The regulatory framework would require that vaccinations and associated vaccination regimens (e.g., doses, intervals) be made available consistent with recognized and generally accepted good infection control practices relevant to the occupational exposures encountered during the job tasks of the employee. The employer would, at a minimum, need to make the following vaccinations available:
• Influenza (seasonal and pandemic);
• Measles, mumps and rubella (MMR);
• Tetanus, diphtheria and pertussis (Tdap);
• Varicella; and
• Any other vaccination(s) that is specified in the employer’s WICP or determined by a PLHCP to be medically appropriate for a particular employee (e.g., the meningococcal vaccine).
Vaccinations would not need to be made available to an employee with occupational exposure if the employer has documented that the employee’s vaccination is up-to-date, antibody testing has revealed that the employee is immune or a vaccine(s) is contraindicated for medical reasons.
In addition, employers would need to provide training on vaccinations prior to an employee’s initial job placement and offer required vaccinations after the training has been provided.

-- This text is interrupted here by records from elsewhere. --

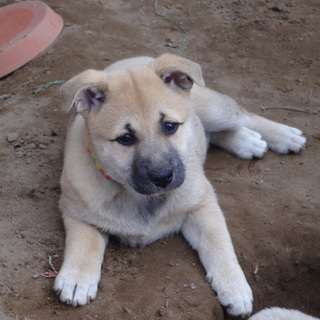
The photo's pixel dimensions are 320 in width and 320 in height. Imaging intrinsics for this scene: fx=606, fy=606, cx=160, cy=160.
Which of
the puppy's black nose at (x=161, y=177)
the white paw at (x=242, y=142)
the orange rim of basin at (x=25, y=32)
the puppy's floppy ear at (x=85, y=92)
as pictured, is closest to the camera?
the puppy's black nose at (x=161, y=177)

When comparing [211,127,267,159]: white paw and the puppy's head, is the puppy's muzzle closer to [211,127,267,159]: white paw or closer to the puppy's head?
the puppy's head

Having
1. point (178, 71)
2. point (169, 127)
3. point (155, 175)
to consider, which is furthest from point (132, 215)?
point (178, 71)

A worker could decline a vaccination(s), but the employer would need to ensure that the worker completes a vaccine declination form (a sample of which is included with the regulatory framework), and if that worker decided at a later date to accept the vaccine(s), the employer would need to make the vaccine(s) available at that time.
Follow-up testing (e.g., antibody titer) would need to be provided according to generally recognized and accepted good infection control practices. OSHA preliminarily expects that all employers of workers in facilities where direct patient care is provided would need to make an annual flu shot available to their workers.
The entire proposed draft standard is at www.osha.gov/dsg/id/tab6.pdf.